Installing the sciop-scraper script

THis script simplifies downloading new data sets.

See https://codeberg.org/Safeguarding/sciop-scraping and https://neuromatch.social/@jonny/114777116685048952

Prerequisites:

Have the qbittorrent installed on your machine
Create a login at https://sciop.net

Running sciop-scraping on macOS

Go to qBittorrent client -> Preferences -> Web UI -> Enable “Web User Interface (Remote control)”
Under “Authentication”, add a user name and a password

Install the sciop-scraping package. On my macOS, it expects a virtual environment:

mkdir ~/.venvs
python3 -m venv ~/.venvs/sciop-scraping
source ~/.venvs/sciop-scraping/bin/activate

python3 -m pip install sciop-scraping
python3 -m pip install sciop-cli

# Get the version of sciop-scraping
pip show sciop-scraping

# Now log into sciop with your *sciop* credentials
sciop-cli login

# In this step, you will need your local *qBittorrent* credentials.
sciop-cli client login

# Enter these values:
# Which type of client? (qbittorrent): qbittorrent
# Username: YOUR_QBITTORRENT_USERNAME
# Password: YOUR_QBITTORRENT_PASSWORD
# Host: localhost
# Port: 8080

sciop-scrape chronicling-america --next

When you start the sciop-scrape command it will create a directory called data in your current working directory - so make sure that you start the script from a sensible location.
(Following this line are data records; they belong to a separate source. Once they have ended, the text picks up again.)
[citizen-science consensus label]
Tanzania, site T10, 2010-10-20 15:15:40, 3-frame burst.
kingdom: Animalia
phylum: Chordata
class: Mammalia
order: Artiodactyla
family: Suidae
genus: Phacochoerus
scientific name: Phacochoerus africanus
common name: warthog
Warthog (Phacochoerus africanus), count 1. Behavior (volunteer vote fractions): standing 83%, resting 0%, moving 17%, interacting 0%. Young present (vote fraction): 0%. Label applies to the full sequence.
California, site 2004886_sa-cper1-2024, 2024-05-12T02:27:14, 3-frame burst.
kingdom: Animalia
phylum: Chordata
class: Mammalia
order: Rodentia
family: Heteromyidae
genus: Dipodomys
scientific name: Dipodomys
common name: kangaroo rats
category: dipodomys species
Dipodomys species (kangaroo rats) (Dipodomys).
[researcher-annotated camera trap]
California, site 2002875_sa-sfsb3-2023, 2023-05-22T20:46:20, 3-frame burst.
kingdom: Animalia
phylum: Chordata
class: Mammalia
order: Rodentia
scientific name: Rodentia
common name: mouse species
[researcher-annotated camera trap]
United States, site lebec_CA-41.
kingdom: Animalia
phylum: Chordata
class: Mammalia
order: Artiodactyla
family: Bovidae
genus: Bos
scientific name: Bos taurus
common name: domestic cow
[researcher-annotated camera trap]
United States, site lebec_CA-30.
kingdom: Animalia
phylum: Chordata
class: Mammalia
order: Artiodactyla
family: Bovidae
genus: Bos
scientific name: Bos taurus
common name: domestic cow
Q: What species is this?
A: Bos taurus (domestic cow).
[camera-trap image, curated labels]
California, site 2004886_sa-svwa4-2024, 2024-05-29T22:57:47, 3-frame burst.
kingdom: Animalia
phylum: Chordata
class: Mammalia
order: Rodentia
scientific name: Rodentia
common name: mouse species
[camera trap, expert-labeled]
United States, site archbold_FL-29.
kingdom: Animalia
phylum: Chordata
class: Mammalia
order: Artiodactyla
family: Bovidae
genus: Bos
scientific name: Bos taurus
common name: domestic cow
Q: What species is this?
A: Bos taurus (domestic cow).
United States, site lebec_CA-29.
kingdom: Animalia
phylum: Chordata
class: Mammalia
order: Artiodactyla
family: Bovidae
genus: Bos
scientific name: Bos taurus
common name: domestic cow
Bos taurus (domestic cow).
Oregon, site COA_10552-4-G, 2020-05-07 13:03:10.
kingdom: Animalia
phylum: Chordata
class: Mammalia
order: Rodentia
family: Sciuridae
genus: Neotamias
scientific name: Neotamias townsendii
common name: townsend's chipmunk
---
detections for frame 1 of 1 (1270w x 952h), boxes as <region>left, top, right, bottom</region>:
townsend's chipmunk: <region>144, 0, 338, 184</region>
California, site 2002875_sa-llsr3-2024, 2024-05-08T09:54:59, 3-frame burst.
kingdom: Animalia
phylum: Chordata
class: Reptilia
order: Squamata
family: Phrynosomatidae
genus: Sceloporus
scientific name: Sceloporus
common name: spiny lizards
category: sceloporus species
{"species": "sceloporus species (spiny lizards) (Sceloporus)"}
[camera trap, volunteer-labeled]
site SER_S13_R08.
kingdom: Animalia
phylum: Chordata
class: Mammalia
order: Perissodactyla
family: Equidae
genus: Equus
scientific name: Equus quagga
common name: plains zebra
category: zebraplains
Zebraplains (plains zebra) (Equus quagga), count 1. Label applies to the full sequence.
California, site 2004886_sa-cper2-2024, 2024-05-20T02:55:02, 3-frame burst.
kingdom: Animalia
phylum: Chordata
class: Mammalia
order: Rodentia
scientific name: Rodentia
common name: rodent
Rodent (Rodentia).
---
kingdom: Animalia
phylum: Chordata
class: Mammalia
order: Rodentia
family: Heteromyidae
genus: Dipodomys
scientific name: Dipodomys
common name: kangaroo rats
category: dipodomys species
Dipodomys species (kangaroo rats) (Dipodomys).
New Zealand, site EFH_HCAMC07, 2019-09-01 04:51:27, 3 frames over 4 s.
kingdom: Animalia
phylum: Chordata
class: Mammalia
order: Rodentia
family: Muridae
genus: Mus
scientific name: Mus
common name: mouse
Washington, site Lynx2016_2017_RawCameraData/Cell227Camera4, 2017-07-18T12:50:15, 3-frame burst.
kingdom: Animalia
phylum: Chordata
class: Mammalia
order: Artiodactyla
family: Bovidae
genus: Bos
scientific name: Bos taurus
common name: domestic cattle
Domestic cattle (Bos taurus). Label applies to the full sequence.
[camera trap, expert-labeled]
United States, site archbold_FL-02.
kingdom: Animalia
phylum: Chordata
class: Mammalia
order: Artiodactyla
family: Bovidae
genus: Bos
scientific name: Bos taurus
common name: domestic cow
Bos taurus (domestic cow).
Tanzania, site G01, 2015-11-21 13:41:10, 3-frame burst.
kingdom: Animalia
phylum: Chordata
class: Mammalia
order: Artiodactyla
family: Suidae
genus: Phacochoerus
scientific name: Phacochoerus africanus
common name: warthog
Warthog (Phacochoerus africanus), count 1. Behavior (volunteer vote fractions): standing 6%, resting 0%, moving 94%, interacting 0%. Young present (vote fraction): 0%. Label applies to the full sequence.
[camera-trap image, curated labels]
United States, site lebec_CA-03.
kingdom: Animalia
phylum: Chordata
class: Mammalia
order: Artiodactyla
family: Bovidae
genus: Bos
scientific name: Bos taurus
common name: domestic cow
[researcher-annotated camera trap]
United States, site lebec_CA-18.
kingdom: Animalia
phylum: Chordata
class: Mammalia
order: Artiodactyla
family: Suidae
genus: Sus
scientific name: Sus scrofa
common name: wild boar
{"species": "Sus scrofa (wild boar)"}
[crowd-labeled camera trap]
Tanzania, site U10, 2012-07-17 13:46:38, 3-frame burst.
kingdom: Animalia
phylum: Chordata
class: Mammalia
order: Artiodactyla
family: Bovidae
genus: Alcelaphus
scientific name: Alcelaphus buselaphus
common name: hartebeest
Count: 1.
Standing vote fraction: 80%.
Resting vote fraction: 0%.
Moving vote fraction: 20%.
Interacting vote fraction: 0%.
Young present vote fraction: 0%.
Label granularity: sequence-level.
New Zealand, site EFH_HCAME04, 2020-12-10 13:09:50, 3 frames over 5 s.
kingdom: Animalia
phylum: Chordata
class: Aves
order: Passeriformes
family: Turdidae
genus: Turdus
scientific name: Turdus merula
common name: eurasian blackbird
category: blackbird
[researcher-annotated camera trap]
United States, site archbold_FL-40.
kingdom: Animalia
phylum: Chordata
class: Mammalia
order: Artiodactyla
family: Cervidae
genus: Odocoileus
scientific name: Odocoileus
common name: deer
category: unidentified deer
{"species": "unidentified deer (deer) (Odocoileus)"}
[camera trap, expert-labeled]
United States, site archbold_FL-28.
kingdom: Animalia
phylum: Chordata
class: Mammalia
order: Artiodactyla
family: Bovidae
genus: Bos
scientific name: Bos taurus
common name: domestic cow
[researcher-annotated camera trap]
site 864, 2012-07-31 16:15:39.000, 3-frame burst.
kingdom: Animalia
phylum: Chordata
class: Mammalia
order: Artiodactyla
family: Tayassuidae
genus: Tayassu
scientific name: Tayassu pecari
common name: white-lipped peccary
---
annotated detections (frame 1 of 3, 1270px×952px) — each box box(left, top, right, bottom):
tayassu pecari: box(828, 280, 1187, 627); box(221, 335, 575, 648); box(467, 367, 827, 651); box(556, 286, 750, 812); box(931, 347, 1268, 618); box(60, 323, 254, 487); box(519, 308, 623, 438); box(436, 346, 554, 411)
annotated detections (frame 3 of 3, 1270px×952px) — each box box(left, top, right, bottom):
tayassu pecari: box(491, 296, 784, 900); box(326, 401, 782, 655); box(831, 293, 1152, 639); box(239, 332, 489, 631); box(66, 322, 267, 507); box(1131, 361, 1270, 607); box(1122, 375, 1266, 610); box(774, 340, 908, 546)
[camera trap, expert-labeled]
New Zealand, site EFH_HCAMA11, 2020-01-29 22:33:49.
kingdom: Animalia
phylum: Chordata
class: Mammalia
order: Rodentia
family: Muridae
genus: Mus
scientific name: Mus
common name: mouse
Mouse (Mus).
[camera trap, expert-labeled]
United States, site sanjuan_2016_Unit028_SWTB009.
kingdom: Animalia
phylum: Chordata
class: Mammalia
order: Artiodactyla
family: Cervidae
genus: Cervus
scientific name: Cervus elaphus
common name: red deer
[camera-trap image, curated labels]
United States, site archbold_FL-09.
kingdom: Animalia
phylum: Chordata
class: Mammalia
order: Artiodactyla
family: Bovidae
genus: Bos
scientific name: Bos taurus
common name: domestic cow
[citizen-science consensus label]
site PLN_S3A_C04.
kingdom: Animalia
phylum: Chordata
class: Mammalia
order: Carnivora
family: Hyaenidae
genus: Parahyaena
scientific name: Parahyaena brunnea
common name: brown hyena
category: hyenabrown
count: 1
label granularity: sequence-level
After finishing the download, it should automatically create a torrent file. Now add the torrent file to your qBittorrent client:

File -> Add Torrent File …
Select the torrent file in the torrents directory
In the following dialog, the wording is a bit confusing, because it assumes that you want to download the files of the torrent. But in this case, you already have all files and actually want to upload it. Therefore, you must select the data/chronicling-america directory as the save path.
Then the torrent will be added to your qBittorrent client. It first checks, which parts of the download already are present - and will realize that 100% are already there. It then will start seeding the files.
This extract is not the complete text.